Tanaka said ongoing trials assessing SGLT2 inhibitors for HFpEF, such as EMPEROR-Preserved and DELIVER, will help elucidate whether SGLT2 inhibitors have therapeutic potential in HFpEF. – by Regina Schaffer

Reference:

Tanaka A, et al. Abstract 170. Presented at: American Heart Association Scientific Sessions; Nov. 16-18, 2019; Philadelphia.

Disclosure: Tanaka reports he has received honoraria or research funding from Boehringer Ingelheim, Daichi Sankyo, Fukuda Denshhi, GlaxoSmithKline, Mitsubishi Tanabe, MSD, Novo Nordisk, Ono, Taisho Toyama, Takeda and Teijin.

    Perspective
    Peter Goulden

    Peter Goulden

    This is an exciting time for diabetes management in terms of the newer options we have for people. What is nice about the CANDLE abstract is the researchers wanted to look at the safety side of treatment with SGLT2 inhibitors in type 2 diabetes with HF. That is always useful. We are always keen to have as much cardiac safety data as possible ahead of a new treatment.

• • • • •

Parts of the exercise
**a)** Answer these questions from the SGLT2 inhibitor article:
(i) Which two ongoing trials does Tanaka name?
(ii) In what city were the American Heart Association Scientific Sessions held?
(iii) According to Peter Goulden, which side of treatment did the CANDLE researchers want to look at?
**b)** List every study or trial that the SGLT2 inhibitor article mentions by name.
**c)** Extend the SGLT2 inhibitor article past its final sentence.
The material has no connection to the SGLT2 inhibitor article.

Stored data entries

• • • • •

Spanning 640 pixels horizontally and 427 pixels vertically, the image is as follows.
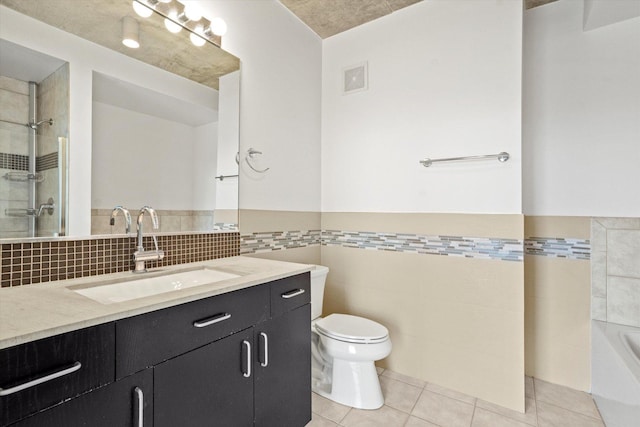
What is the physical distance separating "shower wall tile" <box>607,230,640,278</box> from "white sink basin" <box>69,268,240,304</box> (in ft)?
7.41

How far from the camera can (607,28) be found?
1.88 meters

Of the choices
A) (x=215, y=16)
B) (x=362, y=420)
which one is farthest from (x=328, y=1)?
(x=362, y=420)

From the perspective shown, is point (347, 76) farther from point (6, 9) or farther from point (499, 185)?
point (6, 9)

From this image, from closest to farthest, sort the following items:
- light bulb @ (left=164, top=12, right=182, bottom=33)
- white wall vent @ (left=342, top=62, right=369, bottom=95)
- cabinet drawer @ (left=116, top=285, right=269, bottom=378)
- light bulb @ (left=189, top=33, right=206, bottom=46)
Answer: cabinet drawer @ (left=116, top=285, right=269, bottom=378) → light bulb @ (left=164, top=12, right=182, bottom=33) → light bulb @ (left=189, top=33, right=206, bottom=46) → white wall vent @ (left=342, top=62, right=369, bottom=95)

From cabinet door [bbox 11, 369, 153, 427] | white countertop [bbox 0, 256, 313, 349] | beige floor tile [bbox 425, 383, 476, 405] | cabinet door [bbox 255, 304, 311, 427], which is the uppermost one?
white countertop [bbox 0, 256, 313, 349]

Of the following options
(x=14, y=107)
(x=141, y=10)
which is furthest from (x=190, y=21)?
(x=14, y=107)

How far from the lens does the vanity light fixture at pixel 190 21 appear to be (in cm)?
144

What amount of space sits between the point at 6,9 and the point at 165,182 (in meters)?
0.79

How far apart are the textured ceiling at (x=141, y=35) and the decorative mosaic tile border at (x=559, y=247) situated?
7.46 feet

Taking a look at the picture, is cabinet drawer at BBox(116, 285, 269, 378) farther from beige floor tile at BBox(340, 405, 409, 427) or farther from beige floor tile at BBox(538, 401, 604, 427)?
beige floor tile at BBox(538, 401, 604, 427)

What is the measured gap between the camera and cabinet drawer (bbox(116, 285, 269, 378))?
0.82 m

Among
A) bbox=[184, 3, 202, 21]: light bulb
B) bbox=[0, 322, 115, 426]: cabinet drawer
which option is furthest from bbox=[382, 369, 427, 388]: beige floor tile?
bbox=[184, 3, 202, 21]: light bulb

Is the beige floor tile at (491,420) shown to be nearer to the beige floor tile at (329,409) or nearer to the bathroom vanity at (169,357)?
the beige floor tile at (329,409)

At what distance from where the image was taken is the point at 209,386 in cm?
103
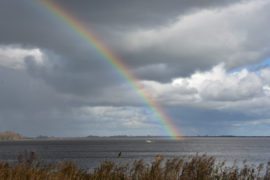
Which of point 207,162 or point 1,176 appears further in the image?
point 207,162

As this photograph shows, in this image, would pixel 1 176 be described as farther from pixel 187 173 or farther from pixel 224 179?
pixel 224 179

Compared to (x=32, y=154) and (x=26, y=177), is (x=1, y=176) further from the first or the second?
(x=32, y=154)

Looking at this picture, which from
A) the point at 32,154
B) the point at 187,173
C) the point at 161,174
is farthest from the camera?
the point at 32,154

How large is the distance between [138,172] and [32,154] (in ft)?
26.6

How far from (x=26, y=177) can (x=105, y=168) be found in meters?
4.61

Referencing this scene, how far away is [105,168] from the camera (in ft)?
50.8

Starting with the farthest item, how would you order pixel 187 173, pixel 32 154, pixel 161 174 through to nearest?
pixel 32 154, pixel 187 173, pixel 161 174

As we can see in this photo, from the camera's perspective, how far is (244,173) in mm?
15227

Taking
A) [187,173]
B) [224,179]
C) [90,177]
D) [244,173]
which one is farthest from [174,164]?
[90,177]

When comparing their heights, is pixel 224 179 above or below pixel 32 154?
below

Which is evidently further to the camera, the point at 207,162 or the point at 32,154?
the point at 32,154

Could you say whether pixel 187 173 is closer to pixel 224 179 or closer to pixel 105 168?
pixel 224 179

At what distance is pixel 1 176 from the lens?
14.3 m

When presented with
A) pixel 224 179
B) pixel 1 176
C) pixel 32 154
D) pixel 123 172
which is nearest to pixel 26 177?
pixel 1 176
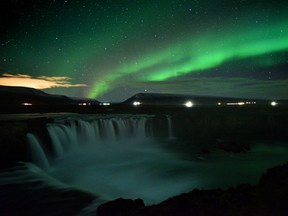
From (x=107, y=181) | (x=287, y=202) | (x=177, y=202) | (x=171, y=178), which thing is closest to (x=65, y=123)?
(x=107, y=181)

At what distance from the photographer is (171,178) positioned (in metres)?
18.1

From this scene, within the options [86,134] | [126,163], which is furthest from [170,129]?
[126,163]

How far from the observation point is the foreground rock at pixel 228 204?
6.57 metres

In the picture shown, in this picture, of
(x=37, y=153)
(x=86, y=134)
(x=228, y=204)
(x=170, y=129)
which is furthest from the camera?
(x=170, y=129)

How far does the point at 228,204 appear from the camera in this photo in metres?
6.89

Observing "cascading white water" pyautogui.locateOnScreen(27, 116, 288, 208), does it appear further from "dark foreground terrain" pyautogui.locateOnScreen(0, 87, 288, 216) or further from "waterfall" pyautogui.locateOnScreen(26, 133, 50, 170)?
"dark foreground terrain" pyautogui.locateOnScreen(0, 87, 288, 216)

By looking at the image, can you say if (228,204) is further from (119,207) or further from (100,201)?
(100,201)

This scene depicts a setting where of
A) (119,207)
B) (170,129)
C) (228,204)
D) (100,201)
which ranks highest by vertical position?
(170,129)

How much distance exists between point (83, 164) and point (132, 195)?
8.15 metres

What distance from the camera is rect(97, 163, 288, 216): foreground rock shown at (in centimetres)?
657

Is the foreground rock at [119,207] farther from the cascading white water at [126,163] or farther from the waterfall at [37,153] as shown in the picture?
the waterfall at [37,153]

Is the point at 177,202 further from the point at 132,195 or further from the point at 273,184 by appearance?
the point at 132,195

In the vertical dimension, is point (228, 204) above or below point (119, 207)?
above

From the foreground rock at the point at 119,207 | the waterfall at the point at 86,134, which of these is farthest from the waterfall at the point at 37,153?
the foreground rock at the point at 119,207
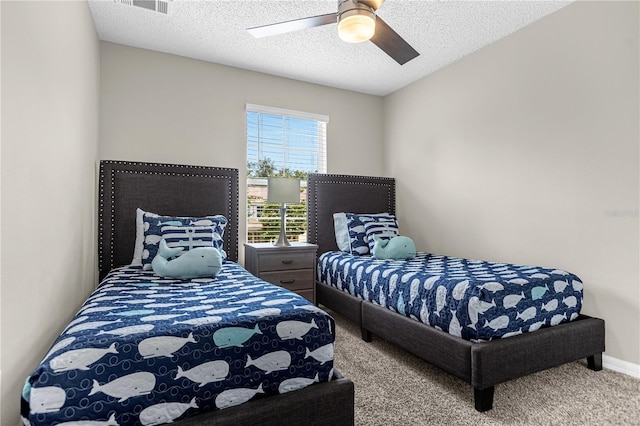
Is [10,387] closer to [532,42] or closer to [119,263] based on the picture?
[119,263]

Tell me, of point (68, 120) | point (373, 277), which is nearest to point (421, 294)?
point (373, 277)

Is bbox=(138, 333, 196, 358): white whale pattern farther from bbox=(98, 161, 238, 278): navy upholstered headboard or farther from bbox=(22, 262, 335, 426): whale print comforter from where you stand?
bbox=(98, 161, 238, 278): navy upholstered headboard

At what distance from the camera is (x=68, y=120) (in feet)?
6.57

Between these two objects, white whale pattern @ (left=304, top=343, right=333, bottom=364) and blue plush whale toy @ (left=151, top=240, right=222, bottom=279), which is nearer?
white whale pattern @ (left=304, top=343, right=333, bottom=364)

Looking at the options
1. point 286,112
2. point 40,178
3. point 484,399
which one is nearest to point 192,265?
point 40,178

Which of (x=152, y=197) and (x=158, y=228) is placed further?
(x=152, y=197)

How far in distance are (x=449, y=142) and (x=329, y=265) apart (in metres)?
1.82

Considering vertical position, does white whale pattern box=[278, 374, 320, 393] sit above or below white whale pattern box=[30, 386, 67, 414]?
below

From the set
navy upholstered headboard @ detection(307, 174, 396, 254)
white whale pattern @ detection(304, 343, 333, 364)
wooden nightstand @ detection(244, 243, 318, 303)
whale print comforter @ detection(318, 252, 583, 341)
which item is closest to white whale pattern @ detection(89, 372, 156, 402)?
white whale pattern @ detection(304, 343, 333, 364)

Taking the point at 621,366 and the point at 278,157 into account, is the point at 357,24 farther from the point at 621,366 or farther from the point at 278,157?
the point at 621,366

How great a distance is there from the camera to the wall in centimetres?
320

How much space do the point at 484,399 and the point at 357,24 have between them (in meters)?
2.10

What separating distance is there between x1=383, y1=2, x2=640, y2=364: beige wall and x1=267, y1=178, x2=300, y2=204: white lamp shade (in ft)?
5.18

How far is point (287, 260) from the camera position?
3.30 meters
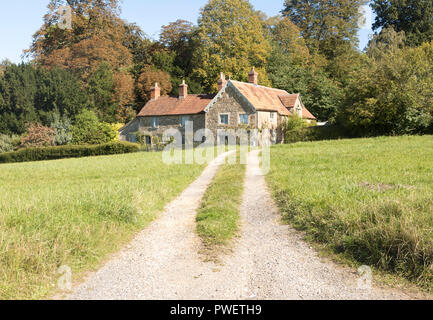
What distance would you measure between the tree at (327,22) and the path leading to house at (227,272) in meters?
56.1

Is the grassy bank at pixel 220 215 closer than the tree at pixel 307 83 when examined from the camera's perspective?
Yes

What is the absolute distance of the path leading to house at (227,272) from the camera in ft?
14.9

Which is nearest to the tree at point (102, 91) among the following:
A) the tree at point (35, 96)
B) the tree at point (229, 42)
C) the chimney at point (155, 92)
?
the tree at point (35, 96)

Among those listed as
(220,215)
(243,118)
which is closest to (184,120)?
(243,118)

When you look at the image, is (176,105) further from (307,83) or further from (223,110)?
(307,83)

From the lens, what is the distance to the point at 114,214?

• • • • •

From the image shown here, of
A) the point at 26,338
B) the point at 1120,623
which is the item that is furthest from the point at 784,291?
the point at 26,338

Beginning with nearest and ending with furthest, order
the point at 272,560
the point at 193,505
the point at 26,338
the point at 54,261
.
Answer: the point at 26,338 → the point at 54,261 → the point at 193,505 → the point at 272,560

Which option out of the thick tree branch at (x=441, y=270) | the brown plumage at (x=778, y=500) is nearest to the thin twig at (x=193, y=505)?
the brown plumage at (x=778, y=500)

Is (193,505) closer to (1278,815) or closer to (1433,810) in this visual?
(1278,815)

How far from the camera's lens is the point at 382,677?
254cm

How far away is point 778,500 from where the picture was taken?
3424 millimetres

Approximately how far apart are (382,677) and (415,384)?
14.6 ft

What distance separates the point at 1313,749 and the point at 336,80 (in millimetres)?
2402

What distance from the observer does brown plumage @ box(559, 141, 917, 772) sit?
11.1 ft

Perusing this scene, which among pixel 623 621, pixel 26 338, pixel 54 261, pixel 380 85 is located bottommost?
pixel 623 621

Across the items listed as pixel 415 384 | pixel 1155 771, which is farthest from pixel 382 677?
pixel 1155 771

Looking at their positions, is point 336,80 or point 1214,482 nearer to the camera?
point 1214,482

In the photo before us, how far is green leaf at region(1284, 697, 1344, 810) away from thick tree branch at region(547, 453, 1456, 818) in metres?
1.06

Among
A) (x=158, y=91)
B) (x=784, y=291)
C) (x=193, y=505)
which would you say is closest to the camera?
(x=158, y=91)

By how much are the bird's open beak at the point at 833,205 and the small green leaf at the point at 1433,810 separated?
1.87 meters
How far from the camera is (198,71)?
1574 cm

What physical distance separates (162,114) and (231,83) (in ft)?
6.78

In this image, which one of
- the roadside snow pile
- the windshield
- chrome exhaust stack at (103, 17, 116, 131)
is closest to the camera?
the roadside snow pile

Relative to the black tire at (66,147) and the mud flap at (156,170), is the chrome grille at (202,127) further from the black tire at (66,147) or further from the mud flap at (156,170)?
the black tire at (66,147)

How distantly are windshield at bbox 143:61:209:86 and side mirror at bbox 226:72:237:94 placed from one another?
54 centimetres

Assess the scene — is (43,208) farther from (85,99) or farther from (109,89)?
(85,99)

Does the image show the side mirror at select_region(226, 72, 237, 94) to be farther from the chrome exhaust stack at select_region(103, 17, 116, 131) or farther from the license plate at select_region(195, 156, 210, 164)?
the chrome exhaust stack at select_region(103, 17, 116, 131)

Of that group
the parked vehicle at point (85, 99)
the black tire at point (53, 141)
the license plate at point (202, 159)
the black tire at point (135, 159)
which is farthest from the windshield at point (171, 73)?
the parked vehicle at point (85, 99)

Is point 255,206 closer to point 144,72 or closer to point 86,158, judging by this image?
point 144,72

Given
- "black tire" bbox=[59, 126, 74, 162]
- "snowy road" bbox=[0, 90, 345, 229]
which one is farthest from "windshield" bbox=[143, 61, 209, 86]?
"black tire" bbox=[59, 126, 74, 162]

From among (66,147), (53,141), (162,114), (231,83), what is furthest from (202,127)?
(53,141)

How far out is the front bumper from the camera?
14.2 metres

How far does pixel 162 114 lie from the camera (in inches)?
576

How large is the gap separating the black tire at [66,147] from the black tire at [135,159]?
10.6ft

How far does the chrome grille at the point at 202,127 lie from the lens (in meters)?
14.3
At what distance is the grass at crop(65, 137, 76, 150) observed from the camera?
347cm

• • • • •

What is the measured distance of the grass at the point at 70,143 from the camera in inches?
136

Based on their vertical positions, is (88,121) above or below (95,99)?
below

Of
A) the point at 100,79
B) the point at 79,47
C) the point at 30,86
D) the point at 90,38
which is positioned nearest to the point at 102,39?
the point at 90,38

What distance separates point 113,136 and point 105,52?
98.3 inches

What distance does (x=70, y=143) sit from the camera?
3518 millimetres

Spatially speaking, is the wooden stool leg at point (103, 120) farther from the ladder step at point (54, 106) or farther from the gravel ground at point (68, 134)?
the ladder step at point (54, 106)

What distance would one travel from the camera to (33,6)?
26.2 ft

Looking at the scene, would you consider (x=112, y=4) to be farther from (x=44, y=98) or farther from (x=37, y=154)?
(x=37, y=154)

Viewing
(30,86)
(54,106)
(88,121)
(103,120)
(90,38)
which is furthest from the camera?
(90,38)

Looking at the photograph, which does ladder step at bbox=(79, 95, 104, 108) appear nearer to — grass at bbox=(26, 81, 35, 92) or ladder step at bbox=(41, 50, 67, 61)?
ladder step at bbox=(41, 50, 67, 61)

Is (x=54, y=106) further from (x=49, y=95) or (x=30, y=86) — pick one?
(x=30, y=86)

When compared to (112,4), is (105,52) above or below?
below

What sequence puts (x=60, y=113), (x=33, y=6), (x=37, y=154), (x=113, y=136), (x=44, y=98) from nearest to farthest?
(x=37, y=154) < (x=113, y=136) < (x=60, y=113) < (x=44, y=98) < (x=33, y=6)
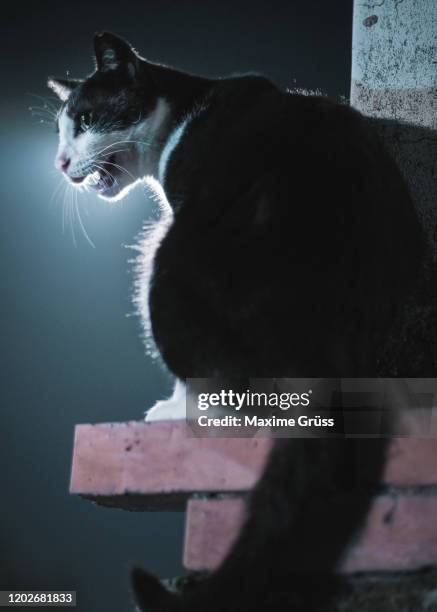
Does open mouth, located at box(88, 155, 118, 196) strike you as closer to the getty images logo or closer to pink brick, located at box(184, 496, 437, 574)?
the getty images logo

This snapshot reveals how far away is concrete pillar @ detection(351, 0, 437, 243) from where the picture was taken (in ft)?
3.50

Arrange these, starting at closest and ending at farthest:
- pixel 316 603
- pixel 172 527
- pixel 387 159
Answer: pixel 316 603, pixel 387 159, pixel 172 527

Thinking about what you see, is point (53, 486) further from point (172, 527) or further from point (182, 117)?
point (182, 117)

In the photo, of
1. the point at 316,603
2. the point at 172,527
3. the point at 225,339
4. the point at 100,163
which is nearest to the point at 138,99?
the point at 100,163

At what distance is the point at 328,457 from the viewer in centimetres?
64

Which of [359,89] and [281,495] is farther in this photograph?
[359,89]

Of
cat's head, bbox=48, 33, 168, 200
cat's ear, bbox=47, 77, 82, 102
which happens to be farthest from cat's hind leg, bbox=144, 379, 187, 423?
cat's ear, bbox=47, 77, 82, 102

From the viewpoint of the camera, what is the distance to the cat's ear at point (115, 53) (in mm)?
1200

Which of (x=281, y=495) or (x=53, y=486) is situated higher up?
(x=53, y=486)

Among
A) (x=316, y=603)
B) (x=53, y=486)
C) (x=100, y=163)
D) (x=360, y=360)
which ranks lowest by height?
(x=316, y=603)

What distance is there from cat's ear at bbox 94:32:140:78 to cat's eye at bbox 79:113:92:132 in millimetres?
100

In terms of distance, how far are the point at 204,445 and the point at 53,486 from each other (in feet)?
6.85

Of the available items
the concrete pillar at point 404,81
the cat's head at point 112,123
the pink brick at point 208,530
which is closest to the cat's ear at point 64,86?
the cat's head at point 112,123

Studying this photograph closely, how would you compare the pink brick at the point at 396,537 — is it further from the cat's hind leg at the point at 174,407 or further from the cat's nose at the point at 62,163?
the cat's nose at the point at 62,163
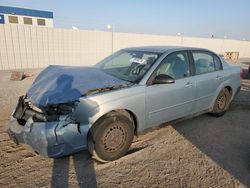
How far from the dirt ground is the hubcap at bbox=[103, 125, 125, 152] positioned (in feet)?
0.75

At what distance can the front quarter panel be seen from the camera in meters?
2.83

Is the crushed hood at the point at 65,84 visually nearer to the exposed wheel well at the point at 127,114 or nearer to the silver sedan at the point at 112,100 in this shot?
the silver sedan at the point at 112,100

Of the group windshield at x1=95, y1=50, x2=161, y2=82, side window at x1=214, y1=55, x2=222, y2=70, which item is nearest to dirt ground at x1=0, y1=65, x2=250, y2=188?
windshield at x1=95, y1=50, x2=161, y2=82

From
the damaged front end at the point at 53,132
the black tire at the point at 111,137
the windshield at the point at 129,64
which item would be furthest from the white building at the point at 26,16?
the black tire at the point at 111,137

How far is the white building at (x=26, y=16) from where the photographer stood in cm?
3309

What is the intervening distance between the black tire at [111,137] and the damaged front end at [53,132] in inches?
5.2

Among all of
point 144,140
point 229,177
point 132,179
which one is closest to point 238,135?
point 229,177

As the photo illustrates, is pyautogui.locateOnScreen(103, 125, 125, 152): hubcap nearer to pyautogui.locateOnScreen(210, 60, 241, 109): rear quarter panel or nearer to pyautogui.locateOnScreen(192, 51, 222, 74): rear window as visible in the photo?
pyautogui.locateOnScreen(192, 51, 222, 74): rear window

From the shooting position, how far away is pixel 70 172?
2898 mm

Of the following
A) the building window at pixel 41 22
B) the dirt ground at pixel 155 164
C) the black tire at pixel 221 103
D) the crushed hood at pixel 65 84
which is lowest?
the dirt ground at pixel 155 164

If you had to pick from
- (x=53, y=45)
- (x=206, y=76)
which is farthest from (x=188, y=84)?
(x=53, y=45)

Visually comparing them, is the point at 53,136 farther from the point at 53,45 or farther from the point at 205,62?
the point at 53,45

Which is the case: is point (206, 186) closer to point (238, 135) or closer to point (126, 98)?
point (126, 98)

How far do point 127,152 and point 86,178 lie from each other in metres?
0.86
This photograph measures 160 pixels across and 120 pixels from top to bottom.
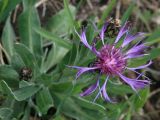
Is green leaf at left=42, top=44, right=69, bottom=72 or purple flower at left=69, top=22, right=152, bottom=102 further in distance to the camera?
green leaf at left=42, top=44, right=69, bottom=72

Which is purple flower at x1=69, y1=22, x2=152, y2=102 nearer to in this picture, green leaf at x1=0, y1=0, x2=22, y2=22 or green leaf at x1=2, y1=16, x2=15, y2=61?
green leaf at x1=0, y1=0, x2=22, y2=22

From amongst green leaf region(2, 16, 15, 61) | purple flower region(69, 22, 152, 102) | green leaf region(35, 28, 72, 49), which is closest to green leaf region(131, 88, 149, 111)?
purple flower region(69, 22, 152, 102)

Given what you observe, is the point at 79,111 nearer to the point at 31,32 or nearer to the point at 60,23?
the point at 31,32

• • • • •

Task-by-task answers
**a)**
(i) EMPEROR-Preserved and DELIVER
(ii) Philadelphia
(iii) The safety side of treatment with SGLT2 inhibitors in type 2 diabetes with HF

**b)** EMPEROR-Preserved, DELIVER, CANDLE

**c)**
    Here, the researchers looked at the NT-proBNP levels. When concerned about an acute exacerbation in patients with HF, looking for a rise in NT-proBNP levels is a useful marker. The researchers looked at this against glimepiride, and the question was: Was there going to be any adverse effect with canagliflozin compared with glimepiride? The nice thing about this is, it shows that canagliflozin was noninferior to glimepiride. From that, we can say it is potentially a very good treatment for patients with type 2 diabetes and HF.

    • Peter Goulden, MD, FRCP, PGCE
    • Senior Faculty and Medical Director
      Division of Endocrinology, Diabetes and Bone Diseases
      Mount Sinai St. Lukes, New York

    Disclosures: Goulden reports no relevant financial disclosures.